Hesse also established that the prosecutor appeared at a pretrial conference for the state on Jan. 17, 2018, appeared at a motions hearing on Jan. 21, 2021, “where she was substantially involved” in argument questioning of witnesses and that she questioned multiple witnesses and provided the closing argument during the trial itself.
The appellate court wrote that “Hesse went on to find that the circumstances of an undisclosed past or current sexual relationship between a prosecutor and a judge sufficiently raised ‘unconstitutional potential for bias,”” and therefore, “a new trial is the only adequate remedy to redress” Hashagen’s denial of due process.
The state argued against a new trial, but the court found the trial judge had a “potential for bias” due to the relationship.
“We afford great deference to Judge Hesse’s findings upon remand and agree that the undisclosed relationship violated Hashagen’s due process rights,” the majority ruled. “[T]he structural error cannot be found harmless as the sexual relationship between the trial judge and prosecutor ‘affect[s] the conduct of the entire trial and cannot be separated from it for the purpose of analysis.’ Therefore, [Hashagen] is entitled to a new trial.”
The relationship at issue was one of many that led to the since-former judge’s resignation in April 2021.

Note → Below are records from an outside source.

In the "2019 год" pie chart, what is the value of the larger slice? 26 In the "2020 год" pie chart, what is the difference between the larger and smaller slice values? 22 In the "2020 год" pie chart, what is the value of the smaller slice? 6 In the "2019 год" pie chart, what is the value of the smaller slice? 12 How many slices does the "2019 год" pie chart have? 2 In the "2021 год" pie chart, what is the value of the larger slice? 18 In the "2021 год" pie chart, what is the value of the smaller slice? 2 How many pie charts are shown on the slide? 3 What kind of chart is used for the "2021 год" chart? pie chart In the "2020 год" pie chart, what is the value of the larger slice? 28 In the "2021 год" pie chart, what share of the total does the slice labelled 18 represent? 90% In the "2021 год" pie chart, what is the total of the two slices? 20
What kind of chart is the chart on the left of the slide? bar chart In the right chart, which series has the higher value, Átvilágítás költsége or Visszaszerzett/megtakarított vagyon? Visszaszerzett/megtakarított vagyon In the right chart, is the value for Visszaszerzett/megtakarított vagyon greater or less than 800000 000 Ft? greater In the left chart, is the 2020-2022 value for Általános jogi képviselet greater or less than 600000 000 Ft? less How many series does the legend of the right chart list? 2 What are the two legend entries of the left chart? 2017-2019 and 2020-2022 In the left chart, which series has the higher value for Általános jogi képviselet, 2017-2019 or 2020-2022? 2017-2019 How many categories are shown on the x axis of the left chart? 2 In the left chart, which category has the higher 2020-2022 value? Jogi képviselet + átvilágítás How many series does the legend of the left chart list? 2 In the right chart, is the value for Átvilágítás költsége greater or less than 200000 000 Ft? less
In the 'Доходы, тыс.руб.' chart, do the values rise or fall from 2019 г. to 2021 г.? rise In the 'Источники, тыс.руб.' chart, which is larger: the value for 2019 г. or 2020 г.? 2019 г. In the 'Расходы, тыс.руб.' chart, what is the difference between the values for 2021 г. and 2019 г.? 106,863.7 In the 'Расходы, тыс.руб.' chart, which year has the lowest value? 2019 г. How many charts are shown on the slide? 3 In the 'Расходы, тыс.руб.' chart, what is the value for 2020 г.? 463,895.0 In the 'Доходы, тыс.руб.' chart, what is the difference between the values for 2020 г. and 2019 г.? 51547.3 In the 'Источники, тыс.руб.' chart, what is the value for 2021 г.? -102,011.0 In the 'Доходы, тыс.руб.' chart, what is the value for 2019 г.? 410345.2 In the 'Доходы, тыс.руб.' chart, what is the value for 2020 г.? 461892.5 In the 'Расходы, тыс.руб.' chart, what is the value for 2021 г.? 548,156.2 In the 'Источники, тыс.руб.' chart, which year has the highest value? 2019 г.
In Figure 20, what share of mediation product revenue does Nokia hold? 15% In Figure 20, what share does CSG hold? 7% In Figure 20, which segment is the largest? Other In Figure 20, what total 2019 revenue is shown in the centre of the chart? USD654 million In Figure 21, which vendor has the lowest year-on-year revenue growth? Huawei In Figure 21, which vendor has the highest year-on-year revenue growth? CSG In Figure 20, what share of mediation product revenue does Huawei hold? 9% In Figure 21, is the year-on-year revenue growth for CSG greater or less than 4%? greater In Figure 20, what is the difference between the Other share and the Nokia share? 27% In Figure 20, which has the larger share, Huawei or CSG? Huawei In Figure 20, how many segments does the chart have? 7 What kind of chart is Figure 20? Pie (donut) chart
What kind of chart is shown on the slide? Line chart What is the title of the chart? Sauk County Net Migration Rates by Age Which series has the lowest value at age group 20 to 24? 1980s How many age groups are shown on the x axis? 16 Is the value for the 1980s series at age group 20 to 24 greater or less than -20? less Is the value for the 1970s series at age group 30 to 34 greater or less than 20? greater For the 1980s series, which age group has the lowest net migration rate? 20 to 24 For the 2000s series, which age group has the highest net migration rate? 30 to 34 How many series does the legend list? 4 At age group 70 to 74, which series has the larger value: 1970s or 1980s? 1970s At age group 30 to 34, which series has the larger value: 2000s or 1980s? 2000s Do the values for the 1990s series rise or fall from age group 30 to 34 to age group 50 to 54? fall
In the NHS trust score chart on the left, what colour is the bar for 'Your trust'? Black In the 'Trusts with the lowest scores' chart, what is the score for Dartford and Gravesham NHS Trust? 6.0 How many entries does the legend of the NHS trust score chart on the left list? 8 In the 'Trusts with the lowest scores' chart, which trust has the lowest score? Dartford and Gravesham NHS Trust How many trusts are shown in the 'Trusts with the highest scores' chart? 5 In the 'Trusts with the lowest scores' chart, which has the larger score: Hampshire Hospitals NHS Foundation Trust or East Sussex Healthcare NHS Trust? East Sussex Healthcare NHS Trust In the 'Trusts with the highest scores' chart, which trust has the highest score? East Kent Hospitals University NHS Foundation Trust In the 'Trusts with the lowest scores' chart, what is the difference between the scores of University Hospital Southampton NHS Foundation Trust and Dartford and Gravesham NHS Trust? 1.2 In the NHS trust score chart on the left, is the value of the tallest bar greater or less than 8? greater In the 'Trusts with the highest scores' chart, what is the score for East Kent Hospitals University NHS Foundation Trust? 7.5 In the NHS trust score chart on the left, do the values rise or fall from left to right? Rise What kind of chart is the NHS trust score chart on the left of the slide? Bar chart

Court documents previously reviewed by Law&Crime indicate that then-Oklahoma County district attorney David Prater requested an investigation based on allegations that Henderson “committed sexual battery on at least three female attorneys,” based on three separate allegations. That request occurred on March 31, 2021. Gov. Kevin Stitt (R) also requested an investigation on April 2, 2021. Henderson resigned three days after the governor’s request.
Ultimately, the ex-jurist was never charged with a crime because state investigators could not substantiate the accusers’ allegations of sexual misconduct. The judge’s relationship with the prosecutor, however, could result in more sentences being overturned.
“Obviously, there were hundreds, if not thousands, of people that appeared before Judge Henderson that did not know he had relationships with the DA’s office,” Curtis told KWTV. “A lot of things about the nature of that relationship that we believe inherently affected the fairness of that trial.”
Hashagen’s new trial date has yet to be set.